Does DEVONthink support searching very large text files (over 1 million lines)?

Hi everyone,

I’m currently searching for a tool that can handle indexing and searching through very large text files, often containing over 1 million lines within individual documents. I recently downloaded DEVONthink and attempted to index several files, some of which are around 20MB in size and include texts that have more than 1 million lines.

While I successfully set up the index, it didn’t seem like DEVONthink searched through the entirety of the files, especially when dealing with such large texts. I’m unsure if this is a limitation of DEVONthink or if I have configured something incorrectly.

Has anyone encountered similar issues or knows if DEVONthink has specific optimizations for handling and searching long text files like these?

Thanks in advance for any insights!

Importing/indexing skips plain text files larger than 256 MB. In addition, the search index of each document is limited to max. 16 MB of pure text.

1 Like

To have a comparison, the DT manual (PDF) is 65 MB. Can you estimate how many “MB of pure text” that is?

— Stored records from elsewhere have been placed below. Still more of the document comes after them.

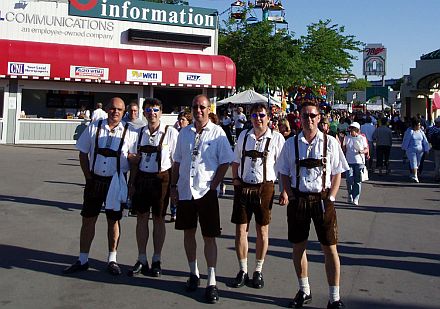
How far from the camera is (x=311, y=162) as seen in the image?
451cm

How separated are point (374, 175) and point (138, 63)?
35.5 feet

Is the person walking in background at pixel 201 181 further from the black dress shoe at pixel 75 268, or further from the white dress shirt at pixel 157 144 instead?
the black dress shoe at pixel 75 268

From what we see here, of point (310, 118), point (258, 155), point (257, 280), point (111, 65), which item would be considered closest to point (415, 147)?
point (258, 155)

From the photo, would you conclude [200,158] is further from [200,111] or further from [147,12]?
[147,12]

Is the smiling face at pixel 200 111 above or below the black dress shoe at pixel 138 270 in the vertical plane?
above

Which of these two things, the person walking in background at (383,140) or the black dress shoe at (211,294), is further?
the person walking in background at (383,140)

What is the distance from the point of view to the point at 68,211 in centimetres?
860

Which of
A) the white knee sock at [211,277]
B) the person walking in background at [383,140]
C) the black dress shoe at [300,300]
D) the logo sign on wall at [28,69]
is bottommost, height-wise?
the black dress shoe at [300,300]

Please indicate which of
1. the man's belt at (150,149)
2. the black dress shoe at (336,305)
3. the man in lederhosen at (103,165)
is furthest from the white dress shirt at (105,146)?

Depends on font size, margins and other formatting details.

Something between 250 and 300 words, which can be between 1250 and 1500 characters is an estimate - per A4 sized page, without images or graphics.

Files sizes are usually no useful indicator. A PDF might contain lots of images and no text at all. Converting the PDF to plain text is the easiest way to figure out the numbers (in case of the manual less than 700k)

The total text of the manual is 700K and DT can search 16 MB of text per document?


Then you can add many more features to DT and document them with text :smiley: Danke für die Erklärung!

Welcome @submitter
May I ask what kind of files / data you’re trying to process in these files?

A million lines of plain text is a LOT of text. Several multiples more than even such tomes as the Bible or the Tolkien Legendarium.

Another question is why do you need all those millions of lines in one file…

I’m curious what these texts actually are.